Muy antes, la militancia política de juventud no se entendía sin el conocimiento y la vivencia reales de nuestra geografía. Desde el terruño hasta los confines más apartados del territorio nacional, no fueron extraños a la muchachada que lidiaba fundamentalmente en partidos tan complejos como la política misma, así fuesen grandes o pequeños.
La movilización era por todos los medios, el hospedaje del más variado, la alimentación típica de quienes tenían edad para improvisarse como comensales. Voluntariamente, realizábamos las tareas proselitistas, internas y externas, que la coyuntura demandaba, con los naturales espacios para la diversión, pero también interrelacionados con la dirigencia adulta y más adulta en un esfuerzo común que las más recientes generaciones no se imaginan.
Realizar las actividades en una determinada entidad federal, más de las veces, con los pocos recursos disponibles, incluía el recorrido de los más apartados caseríos de lejanos distritos o municipios. Incontables son las anécdotas que podrán contar gente de todo el espectro político que, además, se conocieron en las más disímiles circunstancias, fueran o no elecciones estudiantiles: antes, también enemigos o adversarios, ahora, amigos de lograr reencontrarse después de varias décadas, aunque ya no será posible en varios y lamentables casos, como el de Marcos Cegarra y este servidor.

________________________

Enumere los tipos de lugares o divisiones territoriales que, según el párrafo del texto sobre la militancia política juvenil que comienza con «Realizar las actividades», abarcaba la realización de las actividades.

** Registros mostrados **
________________________

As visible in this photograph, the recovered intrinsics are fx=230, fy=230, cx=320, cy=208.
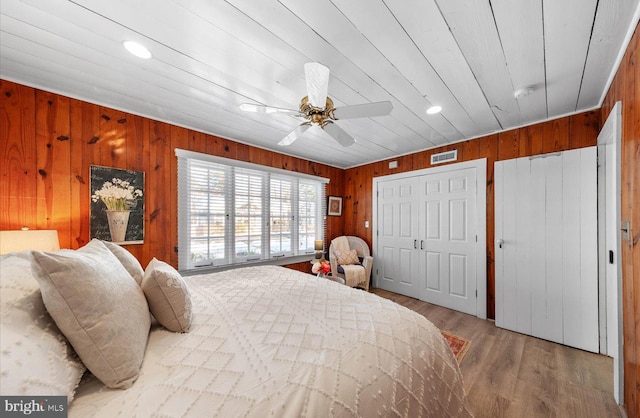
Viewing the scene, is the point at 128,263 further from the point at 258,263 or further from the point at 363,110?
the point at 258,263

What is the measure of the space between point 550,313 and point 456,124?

________________________

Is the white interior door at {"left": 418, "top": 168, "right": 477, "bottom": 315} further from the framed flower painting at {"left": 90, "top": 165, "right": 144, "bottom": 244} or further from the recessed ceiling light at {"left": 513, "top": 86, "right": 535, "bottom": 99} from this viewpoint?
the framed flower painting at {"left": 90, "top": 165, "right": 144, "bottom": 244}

________________________

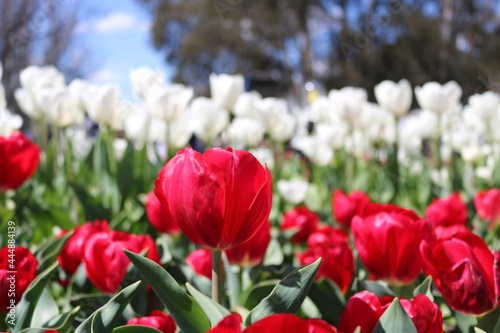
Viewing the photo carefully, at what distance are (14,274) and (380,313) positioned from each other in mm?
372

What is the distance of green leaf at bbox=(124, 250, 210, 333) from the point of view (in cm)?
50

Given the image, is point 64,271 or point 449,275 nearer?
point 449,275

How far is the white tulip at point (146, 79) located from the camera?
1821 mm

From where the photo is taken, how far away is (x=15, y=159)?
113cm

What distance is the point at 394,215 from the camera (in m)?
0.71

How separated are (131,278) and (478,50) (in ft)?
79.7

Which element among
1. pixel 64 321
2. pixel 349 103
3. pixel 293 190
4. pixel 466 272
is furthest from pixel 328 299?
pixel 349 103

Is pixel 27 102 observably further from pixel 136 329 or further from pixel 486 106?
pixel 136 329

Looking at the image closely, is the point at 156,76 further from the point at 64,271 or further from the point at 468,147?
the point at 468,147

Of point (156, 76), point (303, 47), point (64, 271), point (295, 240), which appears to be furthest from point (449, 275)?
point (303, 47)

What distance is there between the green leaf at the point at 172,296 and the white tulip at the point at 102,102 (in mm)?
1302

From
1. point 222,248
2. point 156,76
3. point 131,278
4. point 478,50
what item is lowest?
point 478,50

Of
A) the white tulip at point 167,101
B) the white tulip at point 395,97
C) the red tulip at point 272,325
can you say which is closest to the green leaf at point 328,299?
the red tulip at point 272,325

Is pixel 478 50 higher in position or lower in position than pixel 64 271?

________________________

** Resultado del ejercicio **
- entidad federal
- caseríos
- distritos
- municipios